## Trecho do texto:
***
4. O arguido quis invadir o recinto desportivo, abrindo para o efeito a porta de acesso à saída de emergência que separa o campo do local onde se encontra o público, o que conseguiu, bem sabendo que aquele espaço não era livremente acessível ao público.
5. Com a sua conduta, o arguido agiu de modo deliberado, voluntário, livre e consciente, bem sabendo que os seus actos eram proibidos e punidos por lei e, não obstante ter capacidade de determinação em sentido diverso, não se inibiu de as realizar.

Mais se provou, com interesse para a decisão do mérito:
3. O arguido L. não tem condenações averbadas no respectivo registo criminal.

B) — MATÉRIA DE FACTO NÃO PROVADA
Da discussão da causa resultaram provados todos os factos constantes da acusação, pelo que inexistem factos não provados.

C) — MOTIVACÃO DA MATÉRIA DE FACTO
Relativamente à matéria da acusação, o Tribunal alicerçou a sua convicção no depoimento da testemunha E:R: , militar da GNR autuante do auto de notícia de fls. 3 e 3v..
***
## Tarefas a realizar:
A. Segundo o excerto da decisão judicial, o que consta do registo criminal do arguido L.?
B. Por favor, retome o excerto da decisão judicial a partir do ponto em que termina.
As linhas que vêm a seguir não são necessárias.

## Extrato de dados:
***
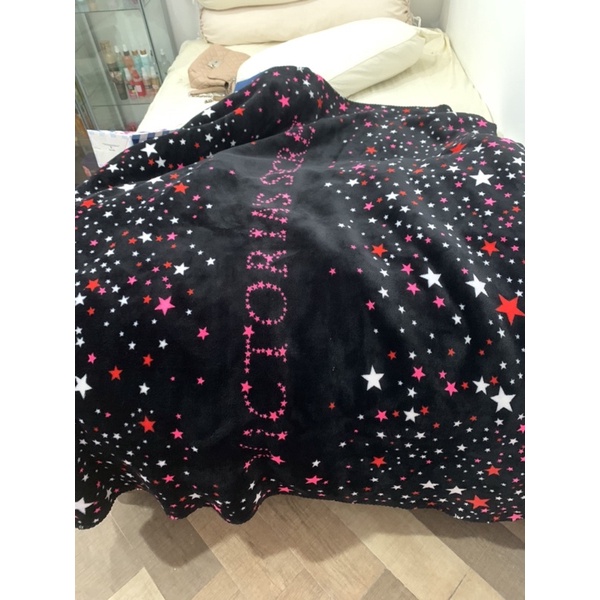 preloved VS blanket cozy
***
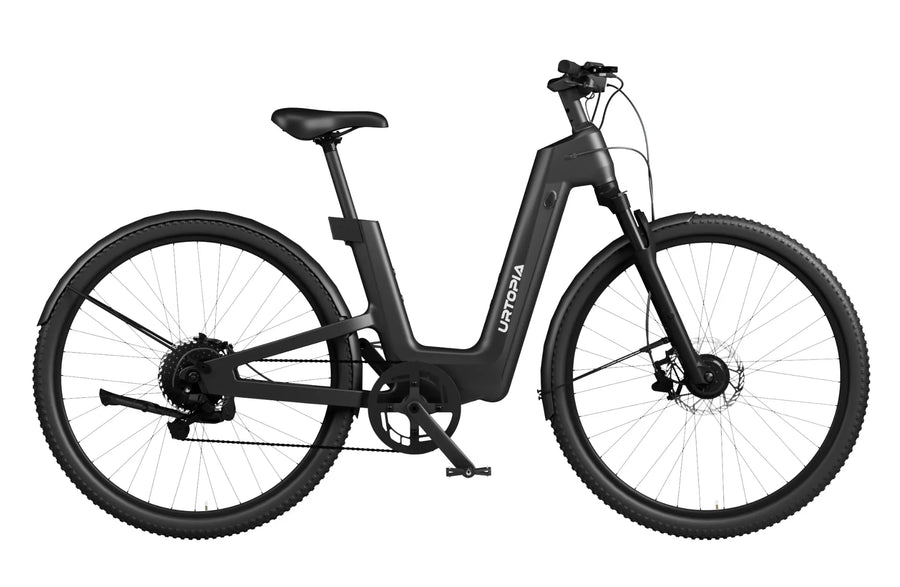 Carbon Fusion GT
***
## Respostas às tarefas:
A. O arguido L. não tem condenações averbadas no respectivo registo criminal.

B.
Esta testemunha depôs de forma objectiva, esclarecedora e isenta, demonstrando conhecimento dos factos, adquirido no exercício das suas funções, confirmando não ter qualquer dúvida de que, no final do referido jogo de futebol, depois de o árbitro ter apitado para o final do jogo, viu o arguido abrir uma das portas da saída de emergência, conseguindo, dessa forma, sair da bancada, onde se encontrava o público, e entrar para o relvado, tendo-se de seguida agarrado a um jogador do Futebol Clube do Porto, a quem pediu a camisola.
Esclareceu ter tido o cuidado de verificar a identificação do arguido, através de documento de identificação válido, sendo que não se lhe suscitaram quaisquer dúvidas quanto á identidade do mesmo.
O tribunal socorreu-se, ainda, de uma presunção natural no que tange aos factos subjectivos constantes dos pontos 4. e 5., porquanto os factos objectivos provados, de acordo com as regras da experiência comum, permitem inferir estes factos subjectivos. Que o arguido L. agiu com vontade livre e consciente corresponde ao normal do agir humano, nada tendo sido alegado que ponha em causa essa liberdade de decisão.
A ausência de antecedentes criminais do arguido mostra-se certificada no respectivo CRC, com data de emissão de 07/02/2018.”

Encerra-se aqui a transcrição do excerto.